• **Records to use**:

* Begin *

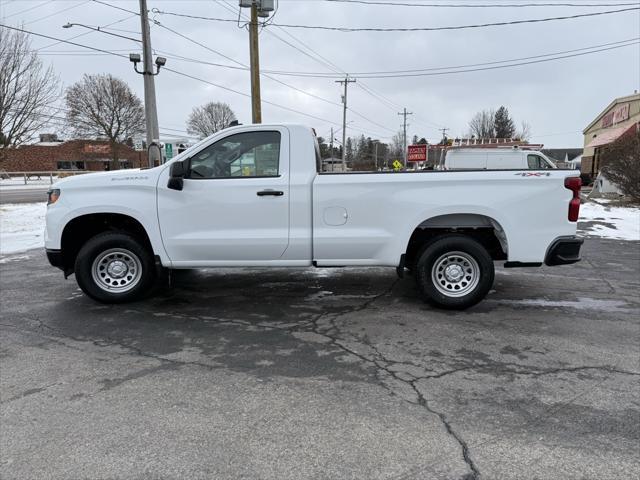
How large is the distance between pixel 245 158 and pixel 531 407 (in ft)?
12.6

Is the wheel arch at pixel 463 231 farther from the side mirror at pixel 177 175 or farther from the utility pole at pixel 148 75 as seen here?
the utility pole at pixel 148 75

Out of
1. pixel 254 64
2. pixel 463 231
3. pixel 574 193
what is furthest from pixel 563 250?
pixel 254 64

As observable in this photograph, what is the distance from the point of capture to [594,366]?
399 cm

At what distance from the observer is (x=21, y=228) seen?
1285cm

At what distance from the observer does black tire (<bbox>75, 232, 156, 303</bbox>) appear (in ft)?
18.2

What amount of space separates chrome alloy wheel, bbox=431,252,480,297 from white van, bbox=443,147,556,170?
15579 millimetres

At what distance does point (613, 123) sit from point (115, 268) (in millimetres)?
39379

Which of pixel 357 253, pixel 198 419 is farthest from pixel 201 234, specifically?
pixel 198 419

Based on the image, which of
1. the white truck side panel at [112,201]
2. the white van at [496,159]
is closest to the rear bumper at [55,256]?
the white truck side panel at [112,201]

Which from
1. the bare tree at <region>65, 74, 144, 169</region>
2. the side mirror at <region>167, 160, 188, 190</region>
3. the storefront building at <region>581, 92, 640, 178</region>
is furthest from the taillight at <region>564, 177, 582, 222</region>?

* End *

• **Aim**: Copy out the records again, requests included, starting with the line that contains "As observable in" and going on through the line that contains "15579 millimetres", and nothing else. In that copy, shift every distance given in the answers by -126.

• **Answer to this problem**:
As observable in this photograph, what is the distance from the point of capture to [594,366]?
273 cm

At what distance from the observer is (x=21, y=228) seen?
1159cm

At what distance from the observer does black tire (<bbox>75, 232, 156, 303</bbox>) appear (in ft)?
-107.8

What amount of space separates chrome alloy wheel, bbox=431,252,480,297 from white van, bbox=443,147,556,170?
15453 millimetres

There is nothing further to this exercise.